MATERIAL FOR THIS EXERCISE below:

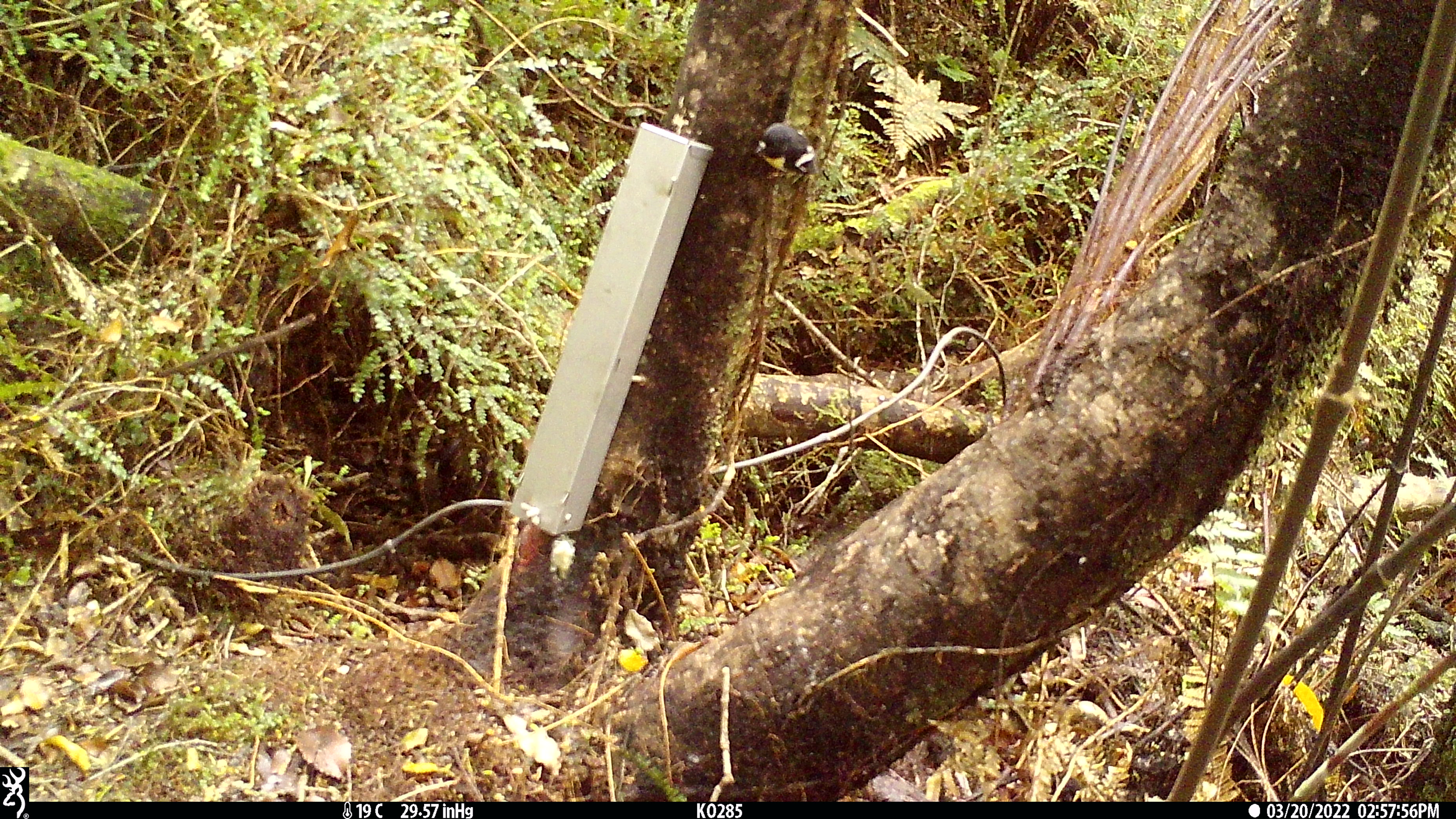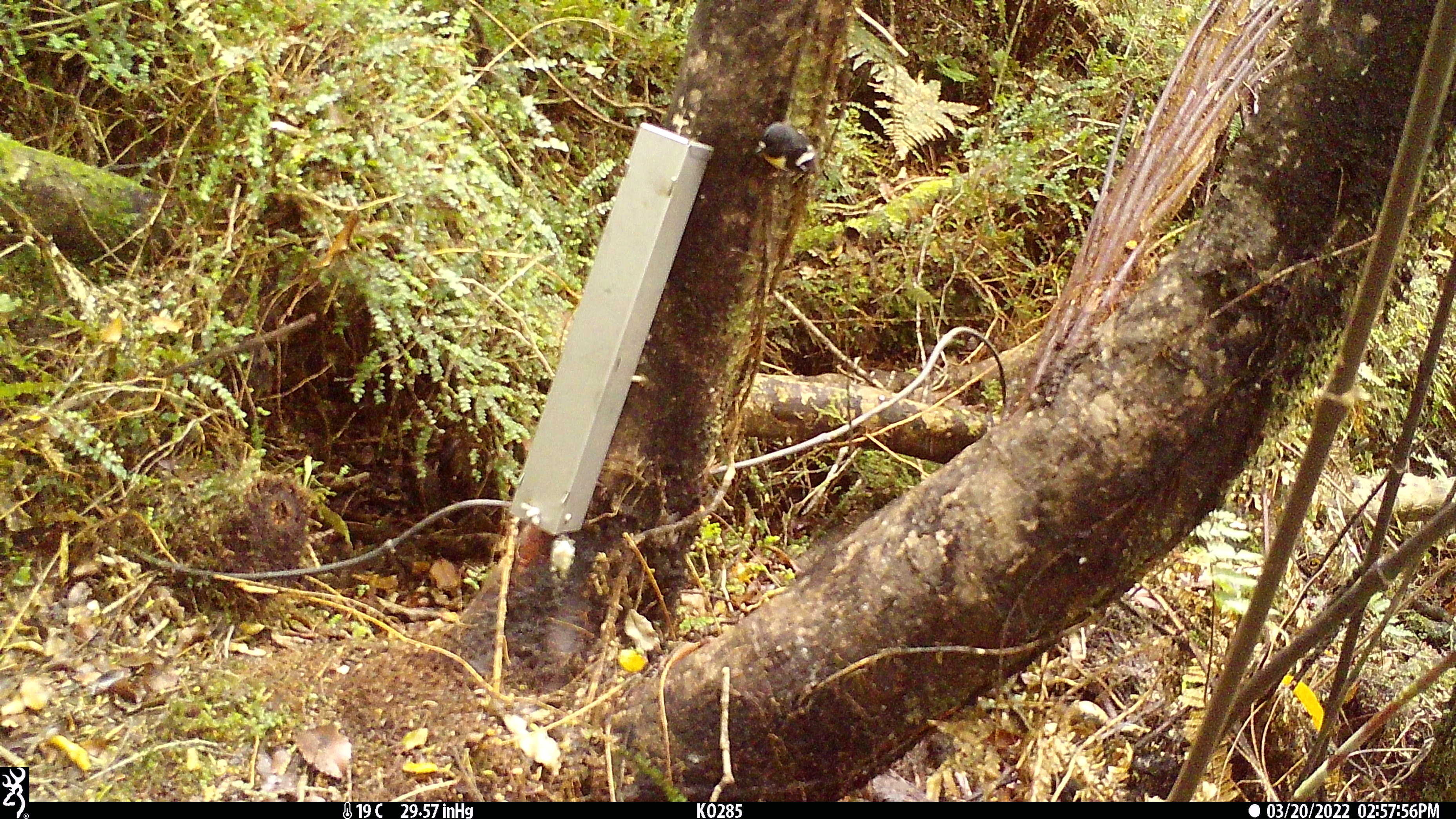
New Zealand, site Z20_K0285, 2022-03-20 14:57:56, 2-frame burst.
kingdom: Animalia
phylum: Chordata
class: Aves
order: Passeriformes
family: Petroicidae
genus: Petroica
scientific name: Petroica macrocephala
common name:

End of MATERIAL FOR THIS EXERCISE.

*INSTRUCTIONS FOR THE TASK*. Write out exactly the lines from the one with "class: Aves" through the end of the records above, both ends included, and leave out all other lines.

*SOLUTION FOR THIS EXERCISE*.
class: Aves
order: Passeriformes
family: Petroicidae
genus: Petroica
scientific name: Petroica macrocephala
common name:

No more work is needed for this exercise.